Chronik

Der Ursprung 1954

Die eigentliche Geburtsstunde der Heilsberghexen lässt sich auf das Jahr 1954 zurückführen, als die erste Umzugsteilnahme der Heilsberghexen urkundlich erwähnt wurde. Da wir bei unseren Recherchen erst später auf dieses erste Datum aufmerksam wurden, halten wir dennoch am offiziellen Gründungsjahr 1956 fest.

Bei der damaligen Sitzung der Gerstensackzunft unter der Führung des Zunftmeisters Arthur Osann am 19. Januar 1954 im Gasthaus Sternen, war unter anderem Karl Heinemann anwesend. Als Malermeister und Gestalter der Biberdamm-Glonker und so manchem Umzugswagen hatte er schon immer mit seiner künstlerischen Ader zum Gelingen eines farbenprächtigen Umzuges beigetragen. Zum Anlass des 80-jährigen Jubiläums der Gerstensäcke sollte ein unvergesslicher Umzug ins Leben gerufen werden. Karl Heinemann war der Meinung, alles so zu gestalten, wie es vor 80 Jahren wohl mal war: „Man soll alles durch die Maske sehen!“

 

 

In diesem Jahr waren es nur einige, wenige junge Gottmadinger, die sich das erste Hexen-Häs überstülpten. Einfach war es, ein alter Rock, eine gefärbte Bluse aus Leintuch genäht, ein Schurz und die Maske – ja die Maske, die Maske der Heilsberghexe. Eine kleine Gruppe aus Lehrlingen und Gesellen begleitet von einigen grauen Reitern, den Pfadfindern, denen Kurt Heinemann damals angehörte, brachen zu Fuß auf, nur mit einem alten Schesewagen bestückt.

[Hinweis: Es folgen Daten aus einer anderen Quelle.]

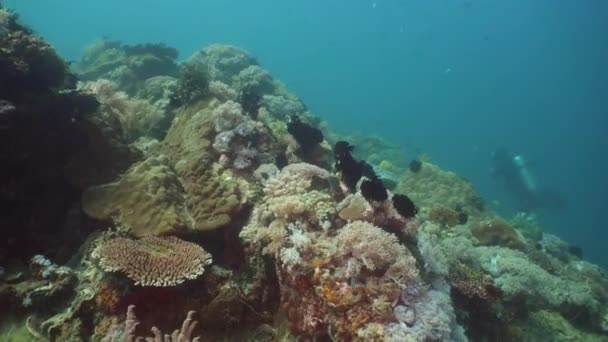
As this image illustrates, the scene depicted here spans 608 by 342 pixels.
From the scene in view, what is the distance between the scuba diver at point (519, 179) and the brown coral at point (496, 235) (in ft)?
91.3

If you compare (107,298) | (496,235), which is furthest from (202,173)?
(496,235)

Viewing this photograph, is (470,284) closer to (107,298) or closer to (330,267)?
(330,267)

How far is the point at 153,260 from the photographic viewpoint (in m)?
5.19

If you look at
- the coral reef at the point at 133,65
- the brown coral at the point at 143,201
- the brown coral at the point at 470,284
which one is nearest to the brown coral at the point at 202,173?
the brown coral at the point at 143,201

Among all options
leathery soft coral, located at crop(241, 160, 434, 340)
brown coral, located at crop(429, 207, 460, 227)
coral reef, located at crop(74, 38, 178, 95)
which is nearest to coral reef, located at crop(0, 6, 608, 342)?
leathery soft coral, located at crop(241, 160, 434, 340)

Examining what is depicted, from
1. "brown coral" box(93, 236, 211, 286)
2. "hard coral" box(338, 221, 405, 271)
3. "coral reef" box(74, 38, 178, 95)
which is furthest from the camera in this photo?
"coral reef" box(74, 38, 178, 95)

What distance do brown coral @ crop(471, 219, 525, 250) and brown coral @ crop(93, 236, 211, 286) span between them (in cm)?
951

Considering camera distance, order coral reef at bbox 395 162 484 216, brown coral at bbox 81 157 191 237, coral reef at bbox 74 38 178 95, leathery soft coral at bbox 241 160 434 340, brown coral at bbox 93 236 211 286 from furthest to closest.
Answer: coral reef at bbox 74 38 178 95 < coral reef at bbox 395 162 484 216 < brown coral at bbox 81 157 191 237 < brown coral at bbox 93 236 211 286 < leathery soft coral at bbox 241 160 434 340

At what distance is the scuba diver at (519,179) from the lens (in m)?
37.8

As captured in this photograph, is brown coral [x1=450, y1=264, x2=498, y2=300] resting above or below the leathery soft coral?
above

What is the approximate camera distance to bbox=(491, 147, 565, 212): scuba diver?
1490 inches

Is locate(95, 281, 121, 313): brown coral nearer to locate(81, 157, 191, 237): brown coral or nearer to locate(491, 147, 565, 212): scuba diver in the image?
locate(81, 157, 191, 237): brown coral

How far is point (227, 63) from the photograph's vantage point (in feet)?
73.0

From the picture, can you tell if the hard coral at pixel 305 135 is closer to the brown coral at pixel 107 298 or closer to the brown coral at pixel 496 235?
the brown coral at pixel 107 298
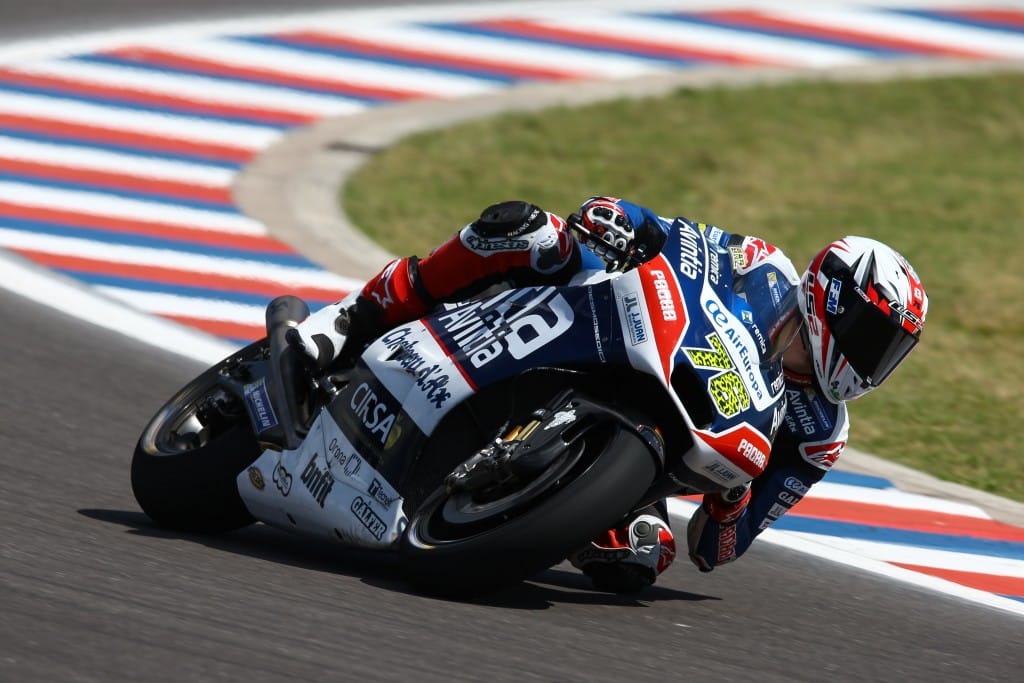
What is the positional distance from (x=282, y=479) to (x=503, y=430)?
2.57 ft

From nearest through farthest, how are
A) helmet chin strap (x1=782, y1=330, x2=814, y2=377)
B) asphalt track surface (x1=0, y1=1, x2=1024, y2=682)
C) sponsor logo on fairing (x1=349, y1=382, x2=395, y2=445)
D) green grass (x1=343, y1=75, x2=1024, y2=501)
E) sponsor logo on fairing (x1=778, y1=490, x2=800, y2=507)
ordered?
asphalt track surface (x1=0, y1=1, x2=1024, y2=682)
sponsor logo on fairing (x1=349, y1=382, x2=395, y2=445)
helmet chin strap (x1=782, y1=330, x2=814, y2=377)
sponsor logo on fairing (x1=778, y1=490, x2=800, y2=507)
green grass (x1=343, y1=75, x2=1024, y2=501)

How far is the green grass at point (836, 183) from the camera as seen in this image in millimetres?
9188

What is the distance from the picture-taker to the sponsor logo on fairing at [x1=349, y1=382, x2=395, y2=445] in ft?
16.7

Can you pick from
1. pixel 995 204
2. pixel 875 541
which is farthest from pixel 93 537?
pixel 995 204

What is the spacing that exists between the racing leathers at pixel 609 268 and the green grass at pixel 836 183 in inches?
108

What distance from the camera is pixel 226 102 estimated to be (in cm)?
1195

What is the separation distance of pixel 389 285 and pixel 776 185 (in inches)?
293

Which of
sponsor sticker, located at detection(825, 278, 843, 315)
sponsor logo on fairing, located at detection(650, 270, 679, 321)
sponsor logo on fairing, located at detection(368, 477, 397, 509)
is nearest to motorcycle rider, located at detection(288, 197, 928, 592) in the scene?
sponsor sticker, located at detection(825, 278, 843, 315)

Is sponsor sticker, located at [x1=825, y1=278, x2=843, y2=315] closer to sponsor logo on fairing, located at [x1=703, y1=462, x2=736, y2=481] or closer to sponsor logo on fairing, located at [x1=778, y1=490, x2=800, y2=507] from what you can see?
sponsor logo on fairing, located at [x1=703, y1=462, x2=736, y2=481]

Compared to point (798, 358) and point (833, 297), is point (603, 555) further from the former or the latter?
point (833, 297)

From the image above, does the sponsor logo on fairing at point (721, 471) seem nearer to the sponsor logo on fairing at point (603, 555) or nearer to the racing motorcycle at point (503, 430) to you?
the racing motorcycle at point (503, 430)

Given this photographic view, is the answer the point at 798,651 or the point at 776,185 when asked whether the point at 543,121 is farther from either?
the point at 798,651

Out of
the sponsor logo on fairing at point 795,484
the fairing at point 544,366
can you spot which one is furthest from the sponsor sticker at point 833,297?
the sponsor logo on fairing at point 795,484

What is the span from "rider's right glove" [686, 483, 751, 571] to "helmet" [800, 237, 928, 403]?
534 millimetres
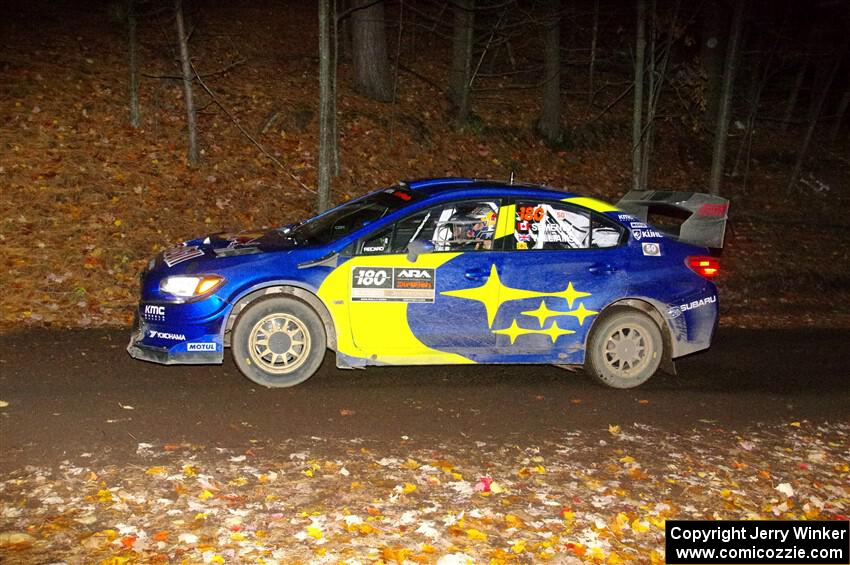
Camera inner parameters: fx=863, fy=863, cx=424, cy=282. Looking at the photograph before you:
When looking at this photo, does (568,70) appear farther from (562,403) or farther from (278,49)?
(562,403)

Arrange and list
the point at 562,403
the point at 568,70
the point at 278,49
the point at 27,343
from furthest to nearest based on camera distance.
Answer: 1. the point at 568,70
2. the point at 278,49
3. the point at 27,343
4. the point at 562,403

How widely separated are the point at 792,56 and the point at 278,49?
11.5 m

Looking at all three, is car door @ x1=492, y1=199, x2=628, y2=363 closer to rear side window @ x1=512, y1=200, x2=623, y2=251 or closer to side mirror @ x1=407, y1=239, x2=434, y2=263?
rear side window @ x1=512, y1=200, x2=623, y2=251

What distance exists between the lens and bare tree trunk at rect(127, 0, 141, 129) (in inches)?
528

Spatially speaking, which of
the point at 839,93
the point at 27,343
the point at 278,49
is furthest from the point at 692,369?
the point at 839,93

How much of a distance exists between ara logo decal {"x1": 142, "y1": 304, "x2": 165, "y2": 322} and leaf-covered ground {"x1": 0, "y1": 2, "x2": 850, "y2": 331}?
7.06ft

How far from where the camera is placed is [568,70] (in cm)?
2267

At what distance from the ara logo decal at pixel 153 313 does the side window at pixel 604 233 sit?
12.6ft

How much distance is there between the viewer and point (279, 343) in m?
7.33

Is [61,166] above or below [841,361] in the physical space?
above

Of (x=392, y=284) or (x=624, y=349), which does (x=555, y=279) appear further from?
(x=392, y=284)

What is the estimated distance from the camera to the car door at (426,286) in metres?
7.34

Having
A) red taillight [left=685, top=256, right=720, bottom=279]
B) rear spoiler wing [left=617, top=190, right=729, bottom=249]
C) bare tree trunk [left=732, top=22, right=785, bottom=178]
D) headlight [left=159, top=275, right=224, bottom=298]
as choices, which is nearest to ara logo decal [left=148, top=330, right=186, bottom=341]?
headlight [left=159, top=275, right=224, bottom=298]

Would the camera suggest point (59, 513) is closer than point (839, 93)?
Yes
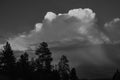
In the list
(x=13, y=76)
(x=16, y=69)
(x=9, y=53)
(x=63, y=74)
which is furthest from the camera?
(x=63, y=74)

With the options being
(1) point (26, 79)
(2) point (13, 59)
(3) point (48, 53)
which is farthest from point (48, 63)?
(1) point (26, 79)

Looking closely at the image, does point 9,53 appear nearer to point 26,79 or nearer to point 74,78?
point 26,79

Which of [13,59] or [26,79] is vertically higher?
[13,59]

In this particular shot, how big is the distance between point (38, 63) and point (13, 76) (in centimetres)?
2009

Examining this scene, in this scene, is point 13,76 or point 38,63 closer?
point 13,76

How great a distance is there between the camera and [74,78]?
3932 inches

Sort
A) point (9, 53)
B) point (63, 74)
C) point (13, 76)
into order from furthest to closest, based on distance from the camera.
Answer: point (63, 74) → point (9, 53) → point (13, 76)

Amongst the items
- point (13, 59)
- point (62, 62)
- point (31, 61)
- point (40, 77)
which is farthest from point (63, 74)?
point (40, 77)

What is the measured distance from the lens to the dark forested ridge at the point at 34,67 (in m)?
64.2

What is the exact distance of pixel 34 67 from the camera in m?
90.9

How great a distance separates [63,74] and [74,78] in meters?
6.89

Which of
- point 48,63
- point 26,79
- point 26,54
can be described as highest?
point 26,54

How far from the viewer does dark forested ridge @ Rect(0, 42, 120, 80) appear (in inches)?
2526

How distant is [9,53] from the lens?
78.8 meters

Die Gesellen Kurt Wildi, Eduard Gassner, Johann Hägele, Paul Ruf, Uli und Arno Schlinsok, Robert Verkerk, Guido Fernekes und Kurt Heinemann machten sich auf zum schaurig-närrischen Treiben. Es soll dem Autor verziehen werden, falls an dieser Stelle ein Maskenträger nicht erwähnt wurde. Guido Fernekes erinnert sich noch gut an die Aktion, als die ersten Masken, nachdem sie unter Regie von Karl Heinemann geformt wurden, anschließend im Ofen beim Wildi Kurt langsam in ihre endgültige Form gebacken wurden. Bei der Teilnahme amJubiläumsumzug der Gerstensäcke am Fasnet-Mäntig wurden die neu geborenen Hexen noch im hinteren Drittel des Umzuges eingereiht.

Gründungsjahr 1956

Nach einem Jahr Pause war es dann 1956 soweit, die Heilsberghexen hatten sich formiert und reihten sich unter die vordersten Gruppen am Fasnet-Mäntig-Umzug ein. Sie hatten sich den Platz hinter den Biberdamm-Glonkern erkämpft und waren von dort an auch fester Bestandteil des Fasnet-Mäntig-Umzugs.

 

 

Geburtsort der Heilsberghexe

In den darauf folgenden Jahren produzierte Karl Heinemann leidenschaftlich neue Masken aus Pappmaché. Ab Dezember saß er Abend für Abend im Keller, formte und bastelte mit den Malergesellen, so dass die Masken mit jeder darauf folgenden Fasnet schöner wurden. Die gesamte Prozedur, bis eine Maske endgültig fertig war, dauerte gut und gerne 3 bis 4 Wochen. Seine Frau färbte die Leinen, aus denen sich die Gesellen dann das Häs nähen ließen. Sie waren anders als alles, was man bisher an Larven kannte; überhaupt war damals in Gottmadingen kaum eine Maskengruppe an den Umzügen dabei, und schon gar keine Hexe.

 

 

1958 – 1968

Die Hexen wuchsen langsam zu einer stattlichen Gruppe und hatten sich im Laufe der Jahre auch motorisiert. Dabei kamen aus der Verwandtschaft der Heinemanns einige verrückte Narren aus Friedingen hinzu, aus denen vermutlich die Friedinger Schlosshexen entstanden, so Kurt Heinemann.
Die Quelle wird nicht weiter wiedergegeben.